Collection entries:
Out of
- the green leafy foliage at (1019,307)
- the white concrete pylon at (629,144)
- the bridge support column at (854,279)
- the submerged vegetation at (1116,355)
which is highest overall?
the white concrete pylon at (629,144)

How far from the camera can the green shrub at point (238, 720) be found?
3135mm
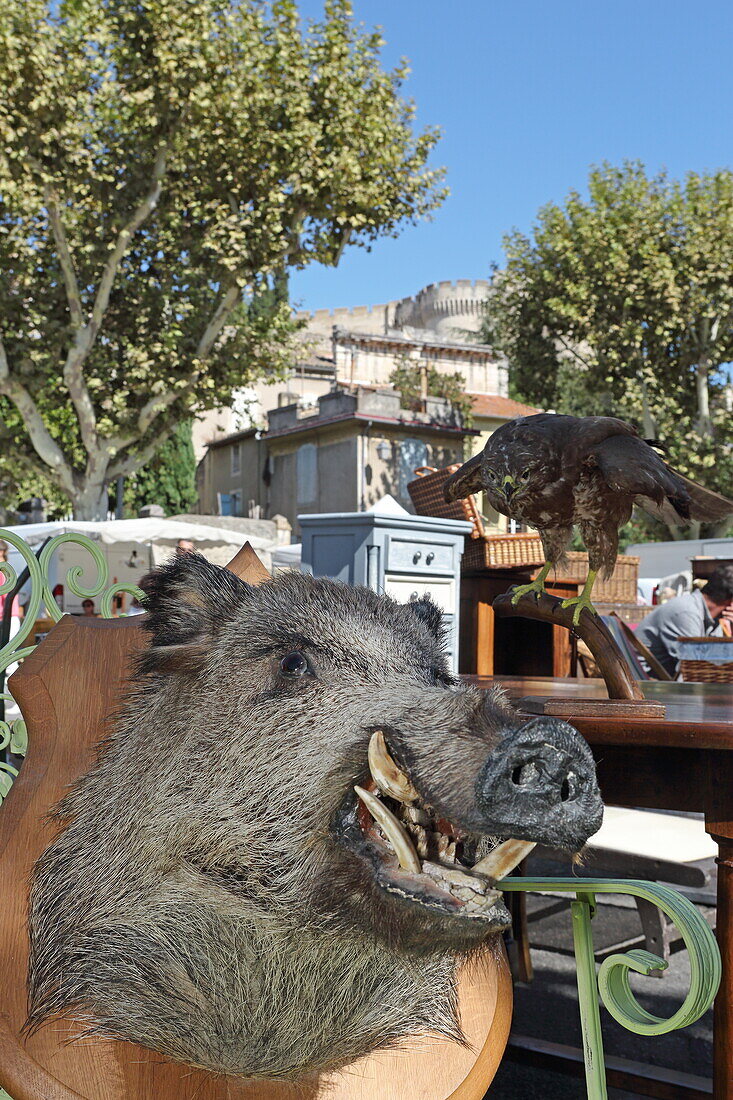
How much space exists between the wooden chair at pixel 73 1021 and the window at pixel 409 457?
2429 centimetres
* * *
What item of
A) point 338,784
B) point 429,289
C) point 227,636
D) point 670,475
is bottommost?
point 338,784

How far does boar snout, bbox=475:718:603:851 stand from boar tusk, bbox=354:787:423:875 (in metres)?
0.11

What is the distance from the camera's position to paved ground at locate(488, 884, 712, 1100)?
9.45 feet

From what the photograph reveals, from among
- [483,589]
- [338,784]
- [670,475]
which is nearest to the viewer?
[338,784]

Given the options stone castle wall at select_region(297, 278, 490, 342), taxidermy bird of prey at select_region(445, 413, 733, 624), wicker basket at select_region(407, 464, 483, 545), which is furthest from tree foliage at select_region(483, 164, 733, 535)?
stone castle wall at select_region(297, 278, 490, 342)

Goal of the exercise:
List every line of the material that contains the string "point", treating uppercase and lowercase as different.

The response:
How far from the camera can the green shrub at point (238, 720) be found?
A) point 338,784
B) point 429,289
C) point 227,636
D) point 670,475
point 338,784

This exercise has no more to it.